It had been a while since I finished Udacity’s Deep Learning course, so as a refresher I signed up for Andrew NG’s deeplearning.ai course.
These are my notes for the first course in the series: Neural Networks and Deep Learning.
Week 1: Introduction
A basic NN looks at housing price prediction, can use simple regression
- there are many input variables, like size, bedrooms, zip code, etc so you end up with a more complex regression
- What Neural networks are great at, giving training data of inputs and matching outputs, is figuring out functions which predict the price for us.
Supervised learning maps
Input(x) → Output(y)
- Structured data essentially means when you have a defined input → output model, like with housing data, recommendation engines, etc
- Unstructured data is things like text, audio, video
- Deep learning is taking of because of:
- vast increase in data
- increase in computing power - enabled experimentation
- which led to better algorithms for NN
Geoffrey Hinton Interview:
- developed back-propagation algorithm (as did others)
- using the chain rule to get derivatives, see wikipedia
- today, most excited about Boltzmann machines
- neural nets which can learn internal representations
- restricted Boltzmann machines can do efficient inference
- ’93 - variation bayes paper
- currently working on a paper on backprop and gradient
- is backprop a really good algorithim for learning?

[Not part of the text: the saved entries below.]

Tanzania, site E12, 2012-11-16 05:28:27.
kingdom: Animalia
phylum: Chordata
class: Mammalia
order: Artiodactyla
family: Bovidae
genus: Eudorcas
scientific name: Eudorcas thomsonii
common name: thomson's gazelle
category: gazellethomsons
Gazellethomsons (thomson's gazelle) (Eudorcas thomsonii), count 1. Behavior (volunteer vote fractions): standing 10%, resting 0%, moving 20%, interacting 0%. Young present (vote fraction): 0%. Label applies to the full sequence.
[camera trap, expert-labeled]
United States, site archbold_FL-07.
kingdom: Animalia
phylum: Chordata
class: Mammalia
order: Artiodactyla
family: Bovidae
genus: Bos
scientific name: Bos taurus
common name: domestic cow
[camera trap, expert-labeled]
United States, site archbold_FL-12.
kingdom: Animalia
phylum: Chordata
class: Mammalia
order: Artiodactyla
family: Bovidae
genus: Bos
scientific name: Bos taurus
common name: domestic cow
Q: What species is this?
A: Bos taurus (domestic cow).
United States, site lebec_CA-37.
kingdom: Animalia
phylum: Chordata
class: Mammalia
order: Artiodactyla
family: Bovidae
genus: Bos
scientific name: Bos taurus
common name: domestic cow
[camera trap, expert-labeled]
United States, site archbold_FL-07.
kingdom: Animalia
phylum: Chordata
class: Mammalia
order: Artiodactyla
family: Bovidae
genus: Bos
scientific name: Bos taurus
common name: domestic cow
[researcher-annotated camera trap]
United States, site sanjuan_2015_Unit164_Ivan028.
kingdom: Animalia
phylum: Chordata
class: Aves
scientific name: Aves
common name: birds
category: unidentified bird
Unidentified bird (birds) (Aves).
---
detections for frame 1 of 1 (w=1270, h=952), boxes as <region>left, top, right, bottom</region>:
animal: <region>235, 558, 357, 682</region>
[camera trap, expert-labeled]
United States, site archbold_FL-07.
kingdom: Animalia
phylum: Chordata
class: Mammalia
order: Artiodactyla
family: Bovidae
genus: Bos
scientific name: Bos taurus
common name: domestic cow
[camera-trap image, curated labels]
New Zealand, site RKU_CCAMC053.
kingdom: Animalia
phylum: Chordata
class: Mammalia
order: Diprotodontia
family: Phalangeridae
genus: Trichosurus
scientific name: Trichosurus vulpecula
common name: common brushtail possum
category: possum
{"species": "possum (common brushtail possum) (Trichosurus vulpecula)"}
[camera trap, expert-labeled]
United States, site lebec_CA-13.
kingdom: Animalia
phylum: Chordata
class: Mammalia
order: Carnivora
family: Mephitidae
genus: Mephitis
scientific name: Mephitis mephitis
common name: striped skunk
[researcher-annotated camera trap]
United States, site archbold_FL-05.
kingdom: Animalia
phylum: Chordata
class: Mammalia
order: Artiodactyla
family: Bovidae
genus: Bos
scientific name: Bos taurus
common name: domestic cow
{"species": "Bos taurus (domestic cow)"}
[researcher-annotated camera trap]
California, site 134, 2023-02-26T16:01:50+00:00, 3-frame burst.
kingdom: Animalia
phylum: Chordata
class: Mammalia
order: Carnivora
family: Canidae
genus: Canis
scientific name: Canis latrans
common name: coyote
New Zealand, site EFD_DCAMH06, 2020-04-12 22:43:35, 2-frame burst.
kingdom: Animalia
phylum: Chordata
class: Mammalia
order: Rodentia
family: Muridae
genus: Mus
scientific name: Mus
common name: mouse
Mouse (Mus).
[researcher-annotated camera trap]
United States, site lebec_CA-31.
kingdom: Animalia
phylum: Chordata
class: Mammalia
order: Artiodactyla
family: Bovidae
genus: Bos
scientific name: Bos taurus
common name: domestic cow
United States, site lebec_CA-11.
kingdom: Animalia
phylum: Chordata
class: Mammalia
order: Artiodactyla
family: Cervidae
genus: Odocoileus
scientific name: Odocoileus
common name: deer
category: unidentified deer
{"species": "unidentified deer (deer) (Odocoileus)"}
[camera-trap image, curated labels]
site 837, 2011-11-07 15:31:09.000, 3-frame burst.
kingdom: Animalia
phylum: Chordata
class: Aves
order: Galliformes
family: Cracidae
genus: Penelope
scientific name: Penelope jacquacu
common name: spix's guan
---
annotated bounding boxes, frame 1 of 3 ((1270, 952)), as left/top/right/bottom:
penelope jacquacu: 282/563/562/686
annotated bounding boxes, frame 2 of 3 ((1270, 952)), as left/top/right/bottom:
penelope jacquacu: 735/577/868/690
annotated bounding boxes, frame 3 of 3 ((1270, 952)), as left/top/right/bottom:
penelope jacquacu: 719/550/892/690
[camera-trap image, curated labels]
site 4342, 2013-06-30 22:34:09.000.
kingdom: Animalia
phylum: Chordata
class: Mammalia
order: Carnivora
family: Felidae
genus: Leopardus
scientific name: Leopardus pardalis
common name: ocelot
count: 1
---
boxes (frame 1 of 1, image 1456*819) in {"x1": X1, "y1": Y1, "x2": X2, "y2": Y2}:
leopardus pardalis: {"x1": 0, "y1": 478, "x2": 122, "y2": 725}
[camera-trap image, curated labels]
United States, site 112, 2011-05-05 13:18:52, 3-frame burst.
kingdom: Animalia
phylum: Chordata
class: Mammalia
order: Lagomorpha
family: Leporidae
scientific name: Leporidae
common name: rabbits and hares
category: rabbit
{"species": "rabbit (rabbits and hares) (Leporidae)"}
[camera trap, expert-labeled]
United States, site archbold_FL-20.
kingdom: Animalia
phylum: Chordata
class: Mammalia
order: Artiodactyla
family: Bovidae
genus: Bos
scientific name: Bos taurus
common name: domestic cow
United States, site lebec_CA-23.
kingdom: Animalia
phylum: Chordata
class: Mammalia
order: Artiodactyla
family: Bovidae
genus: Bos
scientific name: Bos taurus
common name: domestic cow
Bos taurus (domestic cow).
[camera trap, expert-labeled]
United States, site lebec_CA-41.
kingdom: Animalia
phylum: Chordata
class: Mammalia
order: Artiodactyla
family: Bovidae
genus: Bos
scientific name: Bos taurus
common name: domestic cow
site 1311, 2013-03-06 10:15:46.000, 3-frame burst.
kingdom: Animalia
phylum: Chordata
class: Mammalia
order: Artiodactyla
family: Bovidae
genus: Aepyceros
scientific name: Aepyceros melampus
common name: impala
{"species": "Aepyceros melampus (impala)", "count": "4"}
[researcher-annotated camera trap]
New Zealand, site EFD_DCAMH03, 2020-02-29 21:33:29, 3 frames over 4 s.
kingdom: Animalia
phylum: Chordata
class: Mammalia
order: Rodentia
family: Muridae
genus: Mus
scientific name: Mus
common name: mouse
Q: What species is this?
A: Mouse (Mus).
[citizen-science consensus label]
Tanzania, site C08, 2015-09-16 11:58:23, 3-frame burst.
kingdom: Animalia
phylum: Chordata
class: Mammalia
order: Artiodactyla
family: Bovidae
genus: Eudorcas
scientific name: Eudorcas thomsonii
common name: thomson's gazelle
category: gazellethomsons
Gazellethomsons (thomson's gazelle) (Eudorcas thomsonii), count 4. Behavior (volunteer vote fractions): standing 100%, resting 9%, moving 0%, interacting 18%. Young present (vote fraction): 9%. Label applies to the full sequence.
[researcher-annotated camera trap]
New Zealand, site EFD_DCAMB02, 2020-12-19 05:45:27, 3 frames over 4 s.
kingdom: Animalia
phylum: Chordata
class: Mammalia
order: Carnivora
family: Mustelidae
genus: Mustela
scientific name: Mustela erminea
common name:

- if cells can turn into eyeballs or teeth, than they can implement backprop as well. so, does the brain use it? the brain might have something close to it
- multiple time skills in DL - TK
- really believes in capsules:
- represent multi dimensional activities by a little vector of activities - in each region of a image, (assuming there is only one of each type of feature) a bunch of neurons can represent different aspects of a feature. normally in NN u have a great big layer, this partitions the representation into capsules.
- supervised learning has worked really well, but unsupervised learning is going to be crucial in the future
- today, varitional altering code and GAN’s are huge
- advice for breaking into deep learning:
- read the literature, but don’t read too much
- notice something which doesn’t feel right, then figure out how to do it right
- never stop programming
- read enough so you start developing intuitions then trust them
- research ideas for grad students: find a adviser whose beliefs are similar to yours
- deep learning is not quite a second industrial revolution, buts its close to it. there is a huge change from programming computers to showing them, and they figure it out
- early days of AI ppl were convinced you need symbolic representations of things and logic and that the essence of intelligence was reasoning, but that was a huge mistake
- Now, the view is that a thought is just a great big vector of neural activity. say, words go in, words go out, but whats in b/w doesn’t have to be anything like a string of words. Hinton says its silly to think thoughts have to be in some kind of language.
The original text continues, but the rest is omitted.